I would also be interested to know if people have already thought about closed support projections, for example if it is known whether they are the closure of the support projection.

Thanks in advance.

Best Answer

I am not quite sure what the question is, so let me try to understand what your unease is. In the example we take $A=C([0,1])$ and for the state $\phi$ take normalised Lebesgue measure. What is the support projection in $A''$? When you write the following:

... which is smaller than the operator of multiplication by the indicator function of any set of full Lebesgue measure.

I think your intuition is proceeding as follows: we think of $A''$ as somehow being a space of functions on $[0,1]$, and then guess that the support projection of $\phi$ is the indicator function of $[0,1]$. But then we could adjust this function to be zero at some points, and it would still be a projection, and still give all of $\phi$. In this way, we seem to conclude that there can be no minimal projection.

The fault in this reasoning is to believe that $A''$ can in any way be thought of as functions on $[0,1]$. As $A''$ is a commutative von Neumann algebra, it is isomorphic to $C(X)$ for some compact hyperstonian $X$. In the literature, $X$ is called the hyperstonian cover of $[0,1]$. A recent book on this subject is "Banach spaces of continuous functions as dual spaces" by Dales, Dashiell, Jun, Lau and Strauss Zbl 1368.46003

How to think about $A''$? Let $z$ be the support projection of $\phi$, a central projection. One can show that $A'' \cong zA'' \oplus_\infty (1-z)A''$ the $\ell^\infty$-direct sum of two von Neumann algebras. In this case, $zA'' \cong L^\infty([0,1])$ while $(1-z)A''$ is very complicated, given by all probability measures on $[0,1]$ (= states on $A$) which are singular with respect to Lebesgue measure.
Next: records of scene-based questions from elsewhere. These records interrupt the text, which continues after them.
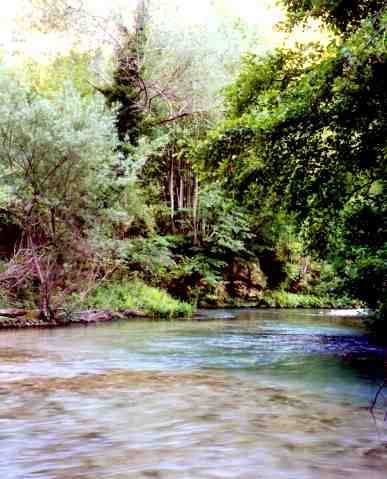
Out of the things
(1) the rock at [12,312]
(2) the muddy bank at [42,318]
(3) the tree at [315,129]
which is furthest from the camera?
(1) the rock at [12,312]

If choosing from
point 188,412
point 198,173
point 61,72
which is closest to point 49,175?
point 198,173

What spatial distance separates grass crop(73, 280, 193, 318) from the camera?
19122 millimetres

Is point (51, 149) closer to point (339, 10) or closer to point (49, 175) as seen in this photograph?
point (49, 175)

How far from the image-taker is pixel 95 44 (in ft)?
83.8

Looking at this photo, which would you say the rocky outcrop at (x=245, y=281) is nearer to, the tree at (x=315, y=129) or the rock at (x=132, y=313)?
the rock at (x=132, y=313)

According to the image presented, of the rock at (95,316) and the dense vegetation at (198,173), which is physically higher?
the dense vegetation at (198,173)

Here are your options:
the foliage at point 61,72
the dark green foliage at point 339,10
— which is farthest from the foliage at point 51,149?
the foliage at point 61,72

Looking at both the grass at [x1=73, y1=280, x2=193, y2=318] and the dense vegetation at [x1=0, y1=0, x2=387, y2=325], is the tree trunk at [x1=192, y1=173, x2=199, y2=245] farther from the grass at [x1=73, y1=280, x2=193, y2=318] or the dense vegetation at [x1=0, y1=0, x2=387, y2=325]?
the grass at [x1=73, y1=280, x2=193, y2=318]

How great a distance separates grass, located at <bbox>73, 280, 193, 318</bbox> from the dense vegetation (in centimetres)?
7

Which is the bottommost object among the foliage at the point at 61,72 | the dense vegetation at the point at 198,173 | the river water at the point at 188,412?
the river water at the point at 188,412

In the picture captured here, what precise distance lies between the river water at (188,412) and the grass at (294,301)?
18.5 meters

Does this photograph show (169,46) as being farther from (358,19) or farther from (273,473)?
(273,473)

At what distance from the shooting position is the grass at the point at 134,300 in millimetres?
19122

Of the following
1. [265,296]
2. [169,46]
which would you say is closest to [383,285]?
[169,46]
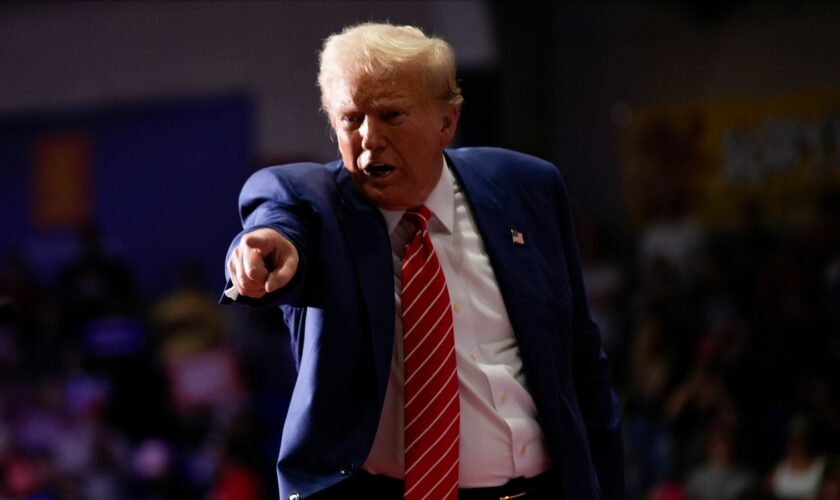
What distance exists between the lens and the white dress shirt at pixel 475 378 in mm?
1812

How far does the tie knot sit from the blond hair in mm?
176

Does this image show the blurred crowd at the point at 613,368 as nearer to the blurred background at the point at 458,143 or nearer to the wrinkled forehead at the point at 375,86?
the blurred background at the point at 458,143

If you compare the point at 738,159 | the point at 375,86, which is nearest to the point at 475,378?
the point at 375,86

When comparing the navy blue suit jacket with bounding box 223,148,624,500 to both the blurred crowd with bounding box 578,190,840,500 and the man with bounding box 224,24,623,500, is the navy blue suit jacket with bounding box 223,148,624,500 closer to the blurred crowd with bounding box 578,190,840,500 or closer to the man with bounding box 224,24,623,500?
the man with bounding box 224,24,623,500

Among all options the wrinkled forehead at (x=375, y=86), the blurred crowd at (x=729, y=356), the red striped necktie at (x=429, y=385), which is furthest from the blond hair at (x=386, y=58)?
the blurred crowd at (x=729, y=356)

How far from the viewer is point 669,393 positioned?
582 cm

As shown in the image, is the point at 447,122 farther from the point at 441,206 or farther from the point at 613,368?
the point at 613,368

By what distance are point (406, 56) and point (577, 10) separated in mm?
7306

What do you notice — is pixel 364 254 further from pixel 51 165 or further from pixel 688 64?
pixel 51 165

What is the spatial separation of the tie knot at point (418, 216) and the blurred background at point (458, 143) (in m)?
3.55

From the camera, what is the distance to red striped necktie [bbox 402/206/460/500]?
5.71 ft

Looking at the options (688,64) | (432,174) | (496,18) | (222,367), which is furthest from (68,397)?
(432,174)

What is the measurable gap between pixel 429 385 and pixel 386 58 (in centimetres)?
49

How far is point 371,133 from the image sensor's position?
1762 millimetres
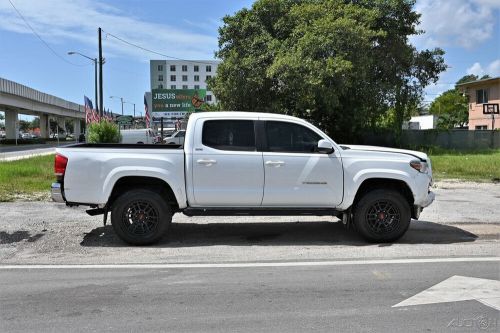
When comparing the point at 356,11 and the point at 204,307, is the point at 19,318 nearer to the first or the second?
the point at 204,307

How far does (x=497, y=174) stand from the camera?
57.5 ft

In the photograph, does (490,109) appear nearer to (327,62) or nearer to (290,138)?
(327,62)

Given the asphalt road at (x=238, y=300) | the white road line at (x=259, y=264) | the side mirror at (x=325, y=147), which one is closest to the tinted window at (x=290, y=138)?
the side mirror at (x=325, y=147)

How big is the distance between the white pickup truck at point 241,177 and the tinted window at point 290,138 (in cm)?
1

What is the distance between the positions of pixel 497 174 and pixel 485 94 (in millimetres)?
29795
As $zA''\cong L^\infty([0,1])$ we see that the indicator function of $[0,1]$ is minimal in $L^\infty([0,1])$, with the property that it has full Lebesgue measure.

Thus one picture of $A''$ is to take some maximal family $(\mu_i)$ of mutually singular probability measures on $[0,1]$ and then $A''$ is isomorphic to the $\ell^\infty$-direct sum of $L^\infty([0,1], \mu_i)$.

I do not know about closed projections, and so will let someone else answer there.